• [Passage provided]
Pharmaceutical Products: Rituals, Regulations, and the Illusion of Science

Most people assume that if there is a problem with drug quality, it must be a manufacturing issue, a company issue, or a regulatory oversight issue. Recently, I watched a clip from a Senate hearing on the quality of generic drugs (link), and the discussion gave the impression that lawmakers had “just” discovered an anomaly that needed to be investigated and fixed. But this is not an anomaly. This is not new. This is the predictable result of a system that replaced real science with rituals, regulations, and the illusion of science.

Drug products are not medical concepts. They are chemical products. Their identity, purity, strength, stability, and quality are chemical properties. Therefore, drug quality is a chemistry problem. Medicine is about diagnosing illness and prescribing drugs, not about defining chemical quality, developing analytical methods, or setting manufacturing standards. Those are scientific responsibilities, not medical ones.

Over time, however, the pharmaceutical field became dominated by medical thinking and regulatory procedures rather than by true scientific principles. The language of science is used everywhere — “medical science,” “pharmaceutical science,” “evidence-based,” “scientifically proven” — but the actual practice often does not follow the basic principles of science, particularly chemistry. What we see instead is a system of procedures, guidelines, and regulatory rituals that appear scientific and sound scientific, but are often not grounded in solid scientific foundations.

True science requires clear definitions, well-characterized materials, validated analytical methods, and standards based on measurable and reproducible properties. In chemistry, you must know what a substance is, be able to measure it accurately, and reproduce the results. Without these, you do not have science. You have assumptions and administrative procedures.

• [Dataset excerpts]
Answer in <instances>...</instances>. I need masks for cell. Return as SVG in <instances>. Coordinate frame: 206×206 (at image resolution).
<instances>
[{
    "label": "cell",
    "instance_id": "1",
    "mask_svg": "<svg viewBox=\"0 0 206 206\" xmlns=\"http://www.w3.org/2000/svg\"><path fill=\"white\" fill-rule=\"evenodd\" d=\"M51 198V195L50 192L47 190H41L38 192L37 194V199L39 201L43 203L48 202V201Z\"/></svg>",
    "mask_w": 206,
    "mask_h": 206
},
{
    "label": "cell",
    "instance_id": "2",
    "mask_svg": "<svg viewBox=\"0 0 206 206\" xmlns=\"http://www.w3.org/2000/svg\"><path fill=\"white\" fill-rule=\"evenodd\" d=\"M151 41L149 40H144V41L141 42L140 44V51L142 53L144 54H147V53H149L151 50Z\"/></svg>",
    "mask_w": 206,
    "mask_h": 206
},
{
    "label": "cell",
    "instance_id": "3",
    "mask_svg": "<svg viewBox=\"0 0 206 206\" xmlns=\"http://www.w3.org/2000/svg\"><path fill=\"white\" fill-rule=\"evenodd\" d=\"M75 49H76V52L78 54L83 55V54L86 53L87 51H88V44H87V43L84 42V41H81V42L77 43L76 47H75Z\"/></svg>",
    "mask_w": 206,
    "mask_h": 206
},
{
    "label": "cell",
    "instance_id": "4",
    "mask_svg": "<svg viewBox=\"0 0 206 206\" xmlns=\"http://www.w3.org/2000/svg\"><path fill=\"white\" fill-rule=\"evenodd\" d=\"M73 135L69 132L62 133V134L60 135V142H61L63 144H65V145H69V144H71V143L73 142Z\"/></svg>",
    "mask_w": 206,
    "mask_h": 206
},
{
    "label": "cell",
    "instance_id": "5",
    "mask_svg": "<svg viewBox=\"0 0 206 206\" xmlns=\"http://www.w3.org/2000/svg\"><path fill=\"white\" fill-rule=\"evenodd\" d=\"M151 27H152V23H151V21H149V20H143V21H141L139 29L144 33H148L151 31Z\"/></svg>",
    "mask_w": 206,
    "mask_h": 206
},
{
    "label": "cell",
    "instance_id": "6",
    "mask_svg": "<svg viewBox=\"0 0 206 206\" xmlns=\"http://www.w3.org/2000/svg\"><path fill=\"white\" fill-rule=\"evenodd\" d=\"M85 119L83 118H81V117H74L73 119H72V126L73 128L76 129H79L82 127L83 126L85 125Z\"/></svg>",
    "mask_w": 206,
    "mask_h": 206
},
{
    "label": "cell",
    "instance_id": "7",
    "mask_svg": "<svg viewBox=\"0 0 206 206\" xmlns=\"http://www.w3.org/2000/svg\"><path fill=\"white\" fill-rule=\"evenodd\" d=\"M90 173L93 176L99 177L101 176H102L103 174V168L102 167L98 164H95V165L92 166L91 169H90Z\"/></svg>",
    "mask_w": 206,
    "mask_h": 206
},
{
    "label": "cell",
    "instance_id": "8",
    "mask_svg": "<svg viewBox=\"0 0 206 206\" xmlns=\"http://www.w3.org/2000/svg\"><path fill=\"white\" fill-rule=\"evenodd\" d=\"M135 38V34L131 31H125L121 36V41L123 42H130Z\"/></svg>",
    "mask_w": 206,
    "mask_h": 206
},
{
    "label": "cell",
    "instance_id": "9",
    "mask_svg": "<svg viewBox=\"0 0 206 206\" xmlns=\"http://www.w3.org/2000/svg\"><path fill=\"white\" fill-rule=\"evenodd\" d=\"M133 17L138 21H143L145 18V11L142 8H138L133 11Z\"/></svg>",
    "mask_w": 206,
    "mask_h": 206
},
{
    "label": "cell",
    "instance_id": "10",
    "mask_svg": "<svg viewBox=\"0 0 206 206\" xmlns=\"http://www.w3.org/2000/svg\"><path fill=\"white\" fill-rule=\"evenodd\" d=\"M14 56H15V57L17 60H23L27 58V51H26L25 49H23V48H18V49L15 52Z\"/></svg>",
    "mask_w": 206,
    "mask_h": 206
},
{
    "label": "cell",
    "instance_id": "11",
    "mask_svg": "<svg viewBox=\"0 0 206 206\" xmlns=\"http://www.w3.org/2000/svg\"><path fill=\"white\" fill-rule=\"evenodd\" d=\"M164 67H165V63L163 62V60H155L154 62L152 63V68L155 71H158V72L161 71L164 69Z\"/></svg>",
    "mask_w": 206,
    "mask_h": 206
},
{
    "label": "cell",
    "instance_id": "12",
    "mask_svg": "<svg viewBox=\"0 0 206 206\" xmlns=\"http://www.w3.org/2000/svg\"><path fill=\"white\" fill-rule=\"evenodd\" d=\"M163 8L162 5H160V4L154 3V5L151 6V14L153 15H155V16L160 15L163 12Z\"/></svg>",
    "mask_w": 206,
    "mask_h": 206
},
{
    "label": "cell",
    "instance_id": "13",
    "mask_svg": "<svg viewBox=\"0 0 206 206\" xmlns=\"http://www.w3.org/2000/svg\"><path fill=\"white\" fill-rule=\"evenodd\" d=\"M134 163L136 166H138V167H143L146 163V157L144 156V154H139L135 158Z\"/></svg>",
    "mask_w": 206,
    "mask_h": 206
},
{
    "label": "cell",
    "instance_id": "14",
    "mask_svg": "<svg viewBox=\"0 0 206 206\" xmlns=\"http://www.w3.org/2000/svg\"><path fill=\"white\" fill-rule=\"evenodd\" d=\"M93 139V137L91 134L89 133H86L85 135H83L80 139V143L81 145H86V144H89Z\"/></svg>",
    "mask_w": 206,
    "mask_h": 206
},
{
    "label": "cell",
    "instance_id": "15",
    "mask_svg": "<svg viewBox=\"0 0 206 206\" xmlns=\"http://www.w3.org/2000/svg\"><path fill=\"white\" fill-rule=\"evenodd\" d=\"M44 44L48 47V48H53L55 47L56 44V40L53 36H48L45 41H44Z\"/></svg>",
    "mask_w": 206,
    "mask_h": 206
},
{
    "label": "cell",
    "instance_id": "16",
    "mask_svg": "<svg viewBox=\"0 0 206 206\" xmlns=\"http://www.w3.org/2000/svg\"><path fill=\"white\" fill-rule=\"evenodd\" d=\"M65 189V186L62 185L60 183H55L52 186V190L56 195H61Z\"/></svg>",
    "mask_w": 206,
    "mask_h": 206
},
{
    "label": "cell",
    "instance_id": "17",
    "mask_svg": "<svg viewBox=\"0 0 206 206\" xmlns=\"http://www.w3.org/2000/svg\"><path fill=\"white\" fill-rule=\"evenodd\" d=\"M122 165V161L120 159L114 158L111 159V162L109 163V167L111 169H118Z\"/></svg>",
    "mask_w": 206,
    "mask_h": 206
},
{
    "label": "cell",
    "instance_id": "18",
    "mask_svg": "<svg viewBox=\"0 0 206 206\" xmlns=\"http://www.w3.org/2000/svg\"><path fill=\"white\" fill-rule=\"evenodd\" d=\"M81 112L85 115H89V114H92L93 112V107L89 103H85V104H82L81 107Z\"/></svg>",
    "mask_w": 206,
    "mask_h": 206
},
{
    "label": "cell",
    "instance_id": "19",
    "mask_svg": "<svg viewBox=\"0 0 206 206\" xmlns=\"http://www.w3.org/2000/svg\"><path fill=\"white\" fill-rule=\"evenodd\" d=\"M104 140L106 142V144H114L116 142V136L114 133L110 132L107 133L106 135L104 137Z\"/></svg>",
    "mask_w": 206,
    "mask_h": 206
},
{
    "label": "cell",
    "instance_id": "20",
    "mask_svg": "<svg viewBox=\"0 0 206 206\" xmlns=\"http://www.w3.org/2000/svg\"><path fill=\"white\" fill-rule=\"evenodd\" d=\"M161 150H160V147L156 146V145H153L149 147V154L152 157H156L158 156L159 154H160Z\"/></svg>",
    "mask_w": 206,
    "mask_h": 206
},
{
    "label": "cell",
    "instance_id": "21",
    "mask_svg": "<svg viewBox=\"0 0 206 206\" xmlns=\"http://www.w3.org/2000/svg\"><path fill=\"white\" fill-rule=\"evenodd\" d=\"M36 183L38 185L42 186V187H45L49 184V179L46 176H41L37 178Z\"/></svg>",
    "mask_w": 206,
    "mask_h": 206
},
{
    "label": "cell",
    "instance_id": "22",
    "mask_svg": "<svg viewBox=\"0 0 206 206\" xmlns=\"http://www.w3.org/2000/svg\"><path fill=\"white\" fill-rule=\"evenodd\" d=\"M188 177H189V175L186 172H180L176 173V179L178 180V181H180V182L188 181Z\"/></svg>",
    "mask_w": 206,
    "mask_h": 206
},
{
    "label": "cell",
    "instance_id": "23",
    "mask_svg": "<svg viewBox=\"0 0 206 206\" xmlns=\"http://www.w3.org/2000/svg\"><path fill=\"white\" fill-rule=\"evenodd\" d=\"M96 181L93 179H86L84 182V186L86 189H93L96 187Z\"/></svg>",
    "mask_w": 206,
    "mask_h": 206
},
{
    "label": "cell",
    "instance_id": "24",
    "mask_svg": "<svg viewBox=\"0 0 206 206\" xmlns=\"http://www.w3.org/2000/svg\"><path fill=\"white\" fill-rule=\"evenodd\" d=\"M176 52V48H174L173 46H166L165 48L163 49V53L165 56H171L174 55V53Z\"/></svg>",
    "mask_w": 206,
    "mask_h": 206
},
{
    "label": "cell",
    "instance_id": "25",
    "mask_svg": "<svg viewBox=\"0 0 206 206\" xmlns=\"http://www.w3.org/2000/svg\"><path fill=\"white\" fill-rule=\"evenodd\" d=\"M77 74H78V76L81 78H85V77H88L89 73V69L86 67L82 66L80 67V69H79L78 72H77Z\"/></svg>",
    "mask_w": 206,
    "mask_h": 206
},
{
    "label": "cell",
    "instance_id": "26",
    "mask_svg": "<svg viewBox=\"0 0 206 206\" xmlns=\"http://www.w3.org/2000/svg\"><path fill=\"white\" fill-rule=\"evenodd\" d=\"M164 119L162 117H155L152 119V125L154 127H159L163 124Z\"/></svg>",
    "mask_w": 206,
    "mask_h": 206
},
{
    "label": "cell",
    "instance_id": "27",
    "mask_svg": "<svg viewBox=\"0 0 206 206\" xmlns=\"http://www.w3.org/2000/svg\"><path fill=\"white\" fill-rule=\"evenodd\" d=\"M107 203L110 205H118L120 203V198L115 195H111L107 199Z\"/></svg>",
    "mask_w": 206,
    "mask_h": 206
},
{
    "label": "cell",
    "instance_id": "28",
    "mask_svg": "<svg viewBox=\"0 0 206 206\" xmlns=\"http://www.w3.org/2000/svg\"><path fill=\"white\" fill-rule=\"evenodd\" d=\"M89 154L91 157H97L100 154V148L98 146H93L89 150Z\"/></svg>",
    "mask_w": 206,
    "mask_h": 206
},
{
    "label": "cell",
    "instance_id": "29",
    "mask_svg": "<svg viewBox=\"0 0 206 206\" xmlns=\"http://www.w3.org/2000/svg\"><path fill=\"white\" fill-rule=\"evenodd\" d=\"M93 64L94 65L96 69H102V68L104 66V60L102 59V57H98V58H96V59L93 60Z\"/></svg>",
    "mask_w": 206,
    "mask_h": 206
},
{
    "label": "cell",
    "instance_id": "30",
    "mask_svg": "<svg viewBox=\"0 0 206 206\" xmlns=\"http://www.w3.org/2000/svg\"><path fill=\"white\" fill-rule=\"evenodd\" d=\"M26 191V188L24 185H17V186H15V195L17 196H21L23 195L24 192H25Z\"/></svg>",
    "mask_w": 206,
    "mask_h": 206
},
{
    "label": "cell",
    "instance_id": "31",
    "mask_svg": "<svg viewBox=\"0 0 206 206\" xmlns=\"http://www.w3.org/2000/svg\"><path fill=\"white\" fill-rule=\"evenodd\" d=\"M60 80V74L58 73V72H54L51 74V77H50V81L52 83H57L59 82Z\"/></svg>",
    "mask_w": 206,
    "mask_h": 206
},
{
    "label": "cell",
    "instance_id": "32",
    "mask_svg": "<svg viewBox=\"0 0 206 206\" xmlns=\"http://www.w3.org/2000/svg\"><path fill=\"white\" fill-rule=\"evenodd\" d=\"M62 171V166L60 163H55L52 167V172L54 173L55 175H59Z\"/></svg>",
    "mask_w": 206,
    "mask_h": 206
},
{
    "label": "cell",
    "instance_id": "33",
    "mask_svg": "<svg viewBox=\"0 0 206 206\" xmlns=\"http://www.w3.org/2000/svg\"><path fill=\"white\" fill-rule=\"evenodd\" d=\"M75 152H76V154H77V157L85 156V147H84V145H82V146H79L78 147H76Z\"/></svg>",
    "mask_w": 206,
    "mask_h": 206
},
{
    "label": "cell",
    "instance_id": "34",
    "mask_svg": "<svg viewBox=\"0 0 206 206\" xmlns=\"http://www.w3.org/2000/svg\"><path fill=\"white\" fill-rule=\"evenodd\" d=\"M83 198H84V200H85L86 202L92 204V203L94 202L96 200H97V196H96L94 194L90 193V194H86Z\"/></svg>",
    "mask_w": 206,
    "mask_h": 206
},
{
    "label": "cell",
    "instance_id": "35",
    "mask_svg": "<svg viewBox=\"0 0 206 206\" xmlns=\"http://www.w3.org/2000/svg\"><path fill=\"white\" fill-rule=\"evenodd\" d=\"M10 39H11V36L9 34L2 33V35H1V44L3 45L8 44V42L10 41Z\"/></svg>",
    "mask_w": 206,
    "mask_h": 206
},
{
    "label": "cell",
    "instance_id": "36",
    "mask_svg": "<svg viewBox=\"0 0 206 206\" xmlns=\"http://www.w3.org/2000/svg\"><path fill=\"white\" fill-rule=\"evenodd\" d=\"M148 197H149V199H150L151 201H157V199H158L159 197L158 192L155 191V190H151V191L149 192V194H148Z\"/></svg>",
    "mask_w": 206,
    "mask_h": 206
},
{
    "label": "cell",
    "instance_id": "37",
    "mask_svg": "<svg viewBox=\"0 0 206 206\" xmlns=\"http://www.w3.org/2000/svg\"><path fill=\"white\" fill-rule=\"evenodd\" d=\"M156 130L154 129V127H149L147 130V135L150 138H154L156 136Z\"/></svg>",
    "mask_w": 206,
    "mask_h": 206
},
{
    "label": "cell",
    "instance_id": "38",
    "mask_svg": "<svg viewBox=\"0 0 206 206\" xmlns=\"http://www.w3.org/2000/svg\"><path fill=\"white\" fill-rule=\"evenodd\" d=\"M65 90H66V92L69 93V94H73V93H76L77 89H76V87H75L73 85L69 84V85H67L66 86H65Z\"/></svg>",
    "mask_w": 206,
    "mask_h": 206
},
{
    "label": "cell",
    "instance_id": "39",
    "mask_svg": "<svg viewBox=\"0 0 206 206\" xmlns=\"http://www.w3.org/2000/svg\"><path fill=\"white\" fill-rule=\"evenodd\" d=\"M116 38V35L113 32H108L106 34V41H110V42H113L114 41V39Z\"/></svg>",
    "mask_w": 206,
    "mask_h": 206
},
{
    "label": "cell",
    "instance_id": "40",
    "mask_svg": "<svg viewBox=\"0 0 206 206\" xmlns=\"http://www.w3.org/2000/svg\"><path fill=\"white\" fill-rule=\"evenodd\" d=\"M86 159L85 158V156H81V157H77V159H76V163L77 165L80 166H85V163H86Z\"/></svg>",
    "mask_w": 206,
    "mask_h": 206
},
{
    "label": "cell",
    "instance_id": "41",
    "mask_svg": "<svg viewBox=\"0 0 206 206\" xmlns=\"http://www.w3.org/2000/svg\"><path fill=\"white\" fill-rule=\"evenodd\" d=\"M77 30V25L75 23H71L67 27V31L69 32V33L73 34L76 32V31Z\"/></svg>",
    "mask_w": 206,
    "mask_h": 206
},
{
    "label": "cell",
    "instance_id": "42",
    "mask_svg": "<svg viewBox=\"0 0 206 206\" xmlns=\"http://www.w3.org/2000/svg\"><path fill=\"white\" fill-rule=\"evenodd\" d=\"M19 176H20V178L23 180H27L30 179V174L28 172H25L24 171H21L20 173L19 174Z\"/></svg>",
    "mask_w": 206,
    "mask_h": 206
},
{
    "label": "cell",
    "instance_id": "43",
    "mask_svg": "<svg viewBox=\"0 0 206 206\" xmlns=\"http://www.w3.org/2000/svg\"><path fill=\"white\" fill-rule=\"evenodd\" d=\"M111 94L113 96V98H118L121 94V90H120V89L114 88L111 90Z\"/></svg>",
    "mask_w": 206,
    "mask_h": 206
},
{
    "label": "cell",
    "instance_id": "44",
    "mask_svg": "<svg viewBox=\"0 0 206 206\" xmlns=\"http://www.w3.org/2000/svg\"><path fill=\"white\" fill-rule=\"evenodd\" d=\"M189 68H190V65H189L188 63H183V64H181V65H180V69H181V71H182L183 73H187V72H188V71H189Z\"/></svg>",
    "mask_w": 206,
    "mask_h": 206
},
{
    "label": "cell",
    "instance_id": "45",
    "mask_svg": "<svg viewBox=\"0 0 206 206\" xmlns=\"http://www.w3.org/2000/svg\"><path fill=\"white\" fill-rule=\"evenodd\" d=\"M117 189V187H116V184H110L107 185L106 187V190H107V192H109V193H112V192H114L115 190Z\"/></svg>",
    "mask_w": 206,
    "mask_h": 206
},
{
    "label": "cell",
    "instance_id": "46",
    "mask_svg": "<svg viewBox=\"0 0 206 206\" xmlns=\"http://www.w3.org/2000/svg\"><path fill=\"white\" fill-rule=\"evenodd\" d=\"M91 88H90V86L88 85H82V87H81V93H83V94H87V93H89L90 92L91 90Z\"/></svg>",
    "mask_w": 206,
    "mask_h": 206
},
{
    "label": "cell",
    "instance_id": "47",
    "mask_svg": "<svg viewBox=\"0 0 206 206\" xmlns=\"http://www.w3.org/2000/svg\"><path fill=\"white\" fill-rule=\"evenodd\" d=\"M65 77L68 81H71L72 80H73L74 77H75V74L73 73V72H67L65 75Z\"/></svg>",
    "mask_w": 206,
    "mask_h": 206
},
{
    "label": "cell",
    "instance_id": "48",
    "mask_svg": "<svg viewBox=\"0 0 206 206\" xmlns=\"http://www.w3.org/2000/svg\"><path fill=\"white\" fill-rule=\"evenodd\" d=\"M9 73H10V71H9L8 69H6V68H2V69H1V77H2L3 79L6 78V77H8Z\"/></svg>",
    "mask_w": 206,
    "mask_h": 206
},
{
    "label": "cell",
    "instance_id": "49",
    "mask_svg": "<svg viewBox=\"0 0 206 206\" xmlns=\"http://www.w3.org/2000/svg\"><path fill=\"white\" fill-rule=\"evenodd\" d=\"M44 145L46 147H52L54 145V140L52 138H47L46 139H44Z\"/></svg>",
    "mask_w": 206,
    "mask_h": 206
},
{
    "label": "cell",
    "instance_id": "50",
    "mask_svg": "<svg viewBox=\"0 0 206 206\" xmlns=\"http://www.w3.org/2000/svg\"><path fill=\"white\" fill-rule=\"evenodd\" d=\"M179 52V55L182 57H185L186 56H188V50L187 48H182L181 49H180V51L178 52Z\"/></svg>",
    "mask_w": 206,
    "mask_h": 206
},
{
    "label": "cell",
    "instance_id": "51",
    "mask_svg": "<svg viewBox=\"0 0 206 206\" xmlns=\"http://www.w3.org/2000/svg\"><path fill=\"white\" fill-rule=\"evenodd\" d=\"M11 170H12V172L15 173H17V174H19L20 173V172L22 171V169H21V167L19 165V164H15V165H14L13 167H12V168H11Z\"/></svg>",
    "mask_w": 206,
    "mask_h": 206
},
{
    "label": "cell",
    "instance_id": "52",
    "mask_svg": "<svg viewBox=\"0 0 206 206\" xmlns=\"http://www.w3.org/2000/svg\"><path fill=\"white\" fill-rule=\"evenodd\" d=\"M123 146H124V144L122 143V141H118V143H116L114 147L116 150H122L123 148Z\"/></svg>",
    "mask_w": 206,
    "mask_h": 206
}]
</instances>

• [Task list]
A. According to the text on drug quality, what kind of problem is drug quality?
B. Extract verbatim from the text on drug quality the part that opens with the words containing "Over time, however, the" and closes with "solid scientific foundations.".
C. Continue the text on drug quality, starting after its last sentence.
The listing is drawn from a source unrelated to the text on drug quality.

• [Response list]
A. A chemistry problem.

B.
Over time, however, the pharmaceutical field became dominated by medical thinking and regulatory procedures rather than by true scientific principles. The language of science is used everywhere — “medical science,” “pharmaceutical science,” “evidence-based,” “scientifically proven” — but the actual practice often does not follow the basic principles of science, particularly chemistry. What we see instead is a system of procedures, guidelines, and regulatory rituals that appear scientific and sound scientific, but are often not grounded in solid scientific foundations.

C.
This is the core of the problem. We have created a system in which drug quality is defined by whether a company followed regulatory procedures and passed predefined tests, rather than by whether the product was truly understood and evaluated using sound scientific principles. In other words, compliance with procedure has gradually replaced scientific understanding. The ritual became more important than the science.

I have worked in this area for over forty years and have seen this problem develop step by step. Many times, I pointed out that the standards and tests being used were not always scientifically sound, and that we were moving away from real science and toward what I call ritual science—a system in which, as long as the ritual is performed correctly, the product is considered acceptable. These concerns were often dismissed by saying that this is “test tube science” and not relevant to complex biology or patients. But this argument misses the point completely. Before a drug can ever help a patient, it must first be a properly defined and properly tested chemical product. If the chemistry is wrong, nothing else can fix that.

The irony is that the system that replaced real science with rituals and regulations is now surprised that the products made under those rituals and regulations are of poor quality. Lawmakers hold hearings. Regulators issue warnings. Industry is blamed. But in reality, the industry is doing what the regulations require. If the standards are wrong, the outcome will be wrong. You cannot produce high-quality products using poor scientific standards.

I have explained this issue in much greater detail in my book Not Science. Not Scientists. (link) and on my blog (Bioanalyticx.com, link), where I discuss how the term “science” is often used in medicine and pharmaceuticals without the full application of the scientific principles and procedures as understood in chemistry and physical sciences. I also explain how regulatory standards are developed, how they become accepted over time, and how difficult it becomes to question them once they are institutionalized. Anyone who wants to understand why drug quality problems keep recurring should look at the science behind the standards, not just the manufacturing behind the products.

The solution to this problem is actually simple, but not easy. Bring real science back into the system. Let chemistry experts and analytical scientists define drug quality and manufacturing standards using real scientific principles. Let physicians do what they are trained to do — diagnose illness and prescribe treatments. They are not trained in analytical chemistry, pharmaceutical manufacturing, or quality assessment, and they should not be setting scientific standards in those areas.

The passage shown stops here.